Work order:
Extract every entry word for word. Skip the pictures.

Scraped caption text data:
-- Opening Marker --

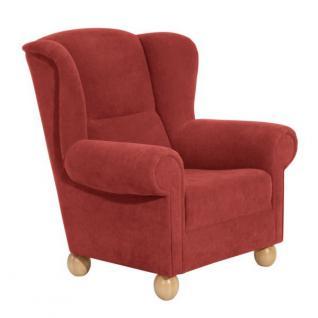 ohrensessel landhausstil g nstig kaufen bei yatego. Black Bedroom Furniture Sets. Home Design Ideas
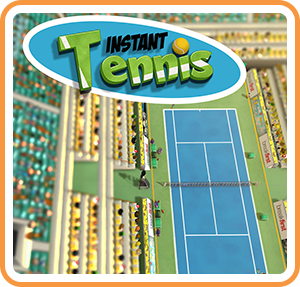 Boxart for INSTANT TENNIS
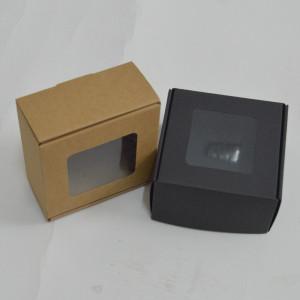 Подарочная коробка из крафт-картона 180X180X90 мм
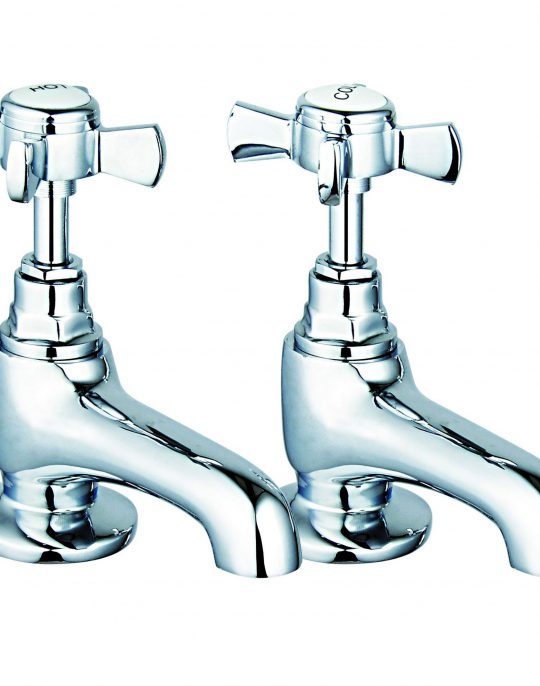 Time Traditional Basin Taps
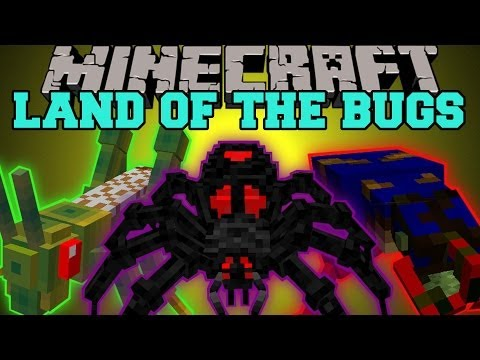 Thumbnail: Minecraft: LAND OF THE BUGS (EVIL BUG DIMENSION!) Erebus Mod Showcase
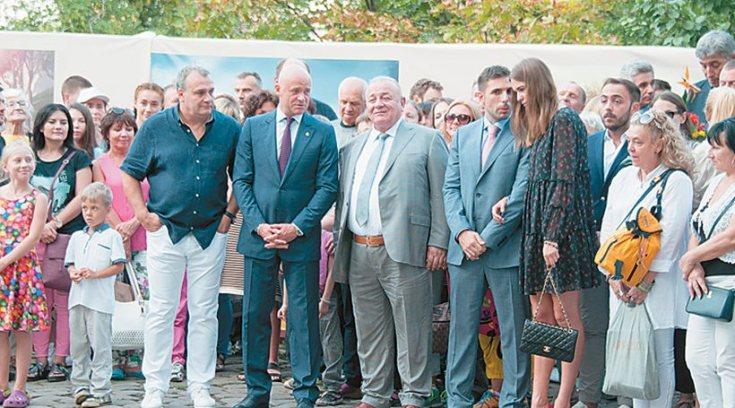 Παντελής Μπούμπουρας: Ο Ελληνας που επενδύει €200 εκατ. στη Λήμνο!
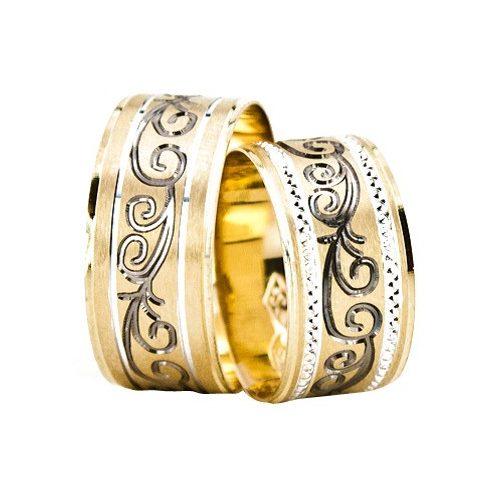 ARANY Bicolor Karikagyűrű – TS1660
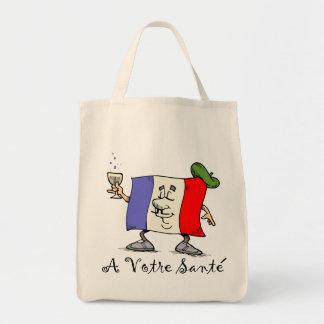 A Votre Sante Tote Bag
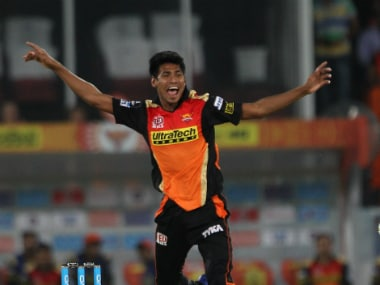 The Fizz may have gone flat: Bangladesh fear Mustafizur Rahman burnout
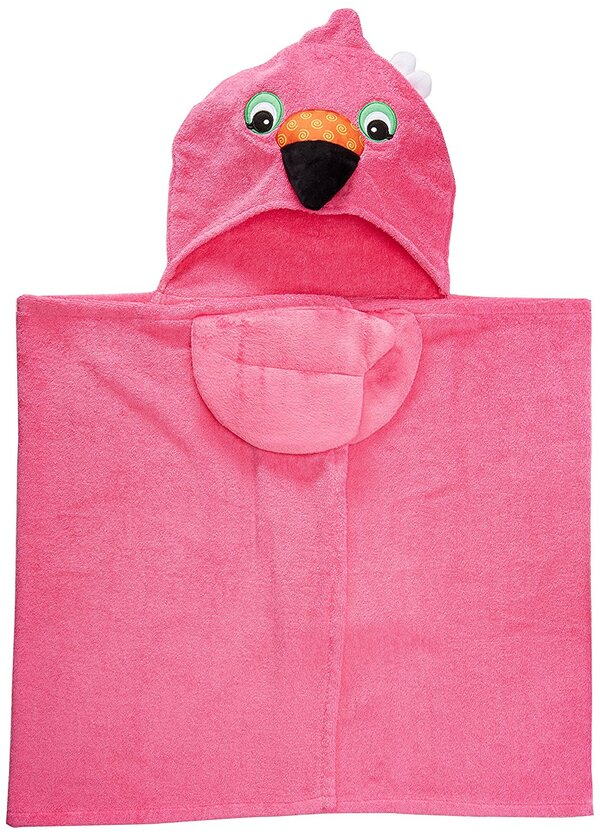 Zoocchini - Serviette de bain enfant - Franny le flamant rose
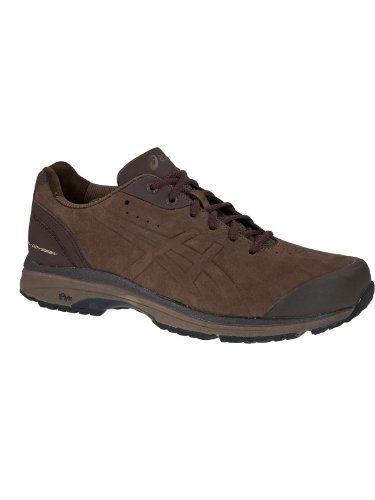 Asics Gel-Nebraska null Chocolate brown/Java Brun (Brown)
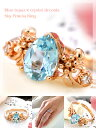 "It is ToS [immediate delivery] [I will take my ease tomorrow] に ・・★"" blue topaz X crystal zirconia sky pre-Shea ring royal with a jewel of clear pure blue"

-- Closing Marker --

Task solution:
 ohrensessel landhausstil g nstig kaufen bei yatego. Black Bedroom Furniture Sets. Home Design Ideas
 Boxart for INSTANT TENNIS
 Подарочная коробка из крафт-картона 180X180X90 мм
 Time Traditional Basin Taps
 Thumbnail: Minecraft: LAND OF THE BUGS (EVIL BUG DIMENSION!) Erebus Mod Showcase
 Παντελής Μπούμπουρας: Ο Ελληνας που επενδύει €200 εκατ. στη Λήμνο!
 ARANY Bicolor Karikagyűrű – TS1660
 A Votre Sante Tote Bag
 The Fizz may have gone flat: Bangladesh fear Mustafizur Rahman burnout
 Zoocchini - Serviette de bain enfant - Franny le flamant rose
 Asics Gel-Nebraska null Chocolate brown/Java Brun (Brown)
 "It is ToS [immediate delivery] [I will take my ease tomorrow] に ・・★"" blue topaz X crystal zirconia sky pre-Shea ring royal with a jewel of clear pure blue"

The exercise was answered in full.